> [Tasks for this exercise]
A) Answer each question from the passage below on the tax levied on new cardinals, one line per answer, marked (i), (ii), (iii) to match.
(i) How many new cardinals were appointed in September?
(ii) Which of the new cardinals was Cesare's brother-in-law?
(iii) How many months earlier had the Pope levied a similar decima on the entire College of Cardinals, and for what purpose?
B) Using the passage below on the tax levied on new cardinals, explain in one to three sentences why its author denies that the tax amounted to a "sale" of benefices.

> [Supplied text]
···
In that year -- in September -- twelve new cardinals were appointed, and
upon each of those was levied, as a tax, a tithe of the first year's revenues
of the benefices upon which they entered. The only justifiable exception that
can be taken to this lies in the number of cardinals elected at one time, which
lends colour to the assumption that the sole aim of that election was to raise
additional funds for Cesare's campaign. Probably it was also Alexander's aim
further to strengthen his power with the Sacred College, so that he could depend
upon a majority to ensure his will in all matters. But we are at the moment
concerned with the matter of the levied tax.
It has been dubbed "an atrocious act of simony;" but the
reasoning that so construes it is none so clear. The cardinals' hats carried with
them vast benefices. These benefices were the property of the Church; they were
in the gift and bestowal of the Pope, and in the bestowing of them the Pope
levied a proportionate tax. Setting aside the argument that this tax was not an
invention of Alexander's, does such a proceeding really amount to a
"sale" of benefices? A sale presupposes bargaining, a making of terms
between two parties, an adjusting of a price to be paid. There is evidence of
no such marketing of these benefices; indeed one cardinal, vowed to poverty,
received his hat without the imposition of a tax, another was Cesare's
brother-in-law, Amanieu d'Albret, who had been promised the hat a year ago. It
is further to be borne in mind that, four months earlier, the Pope had levied a
similar decima, or tax, upon the entire College of Cardinals and every official
in the service of the Holy See, for the purposes of the expedition against the
Muslim, who was in arms against Christianity. Naturally that tax was not
popular with luxurious, self-seeking, cinquecento prelates, who in the main
cared entirely for their own prosperity and not at all for that of
Christianity, and you may realize how, by levying it, Alexander laid himself
open to harsh criticism.
The only impugnable matter in the deed lies, as has been said, in the
number of cardinals so created at a batch. But the ends to be served may be
held to justify, if not altogether, at least in some measure, the means
adopted. The Romagna war for which the funds were needed was primarily for the
advancement of the Church, to expunge those faithless vicars who, appointed by
the Holy See and holding their fiefs in trust for her, refused payment of just
tribute and otherwise so acted as to alienate from the Church the States which
she claimed for her own. Their restoration to the Church -- however much it
might be a means of founding a Borgia dynasty in the Romagna -- made for the
greater power and glory of the Holy See. Let us remember this, and that such
was the end which that tax, levied upon those newly elected cardinals, went to
serve. The aggrandizement of the House of Borgia was certainly one of the
results to be expected from the Romagna campaign, but we are not justified in
accounting it the sole aim and end of that campaign.
···
> [Data shown]
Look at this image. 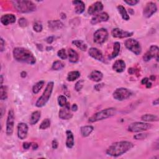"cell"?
···
> [Responses to the tasks]
A)
(i) Twelve.
(ii) Amanieu d'Albret.
(iii) Four months earlier, for the expedition against the Muslim, who was in arms against Christianity.

B) A sale presupposes bargaining: two parties making terms and adjusting a price to be paid. The author finds no evidence of such marketing. One cardinal, vowed to poverty, received his hat without any tax, and another, Amanieu d'Albret, had been promised the hat a year before.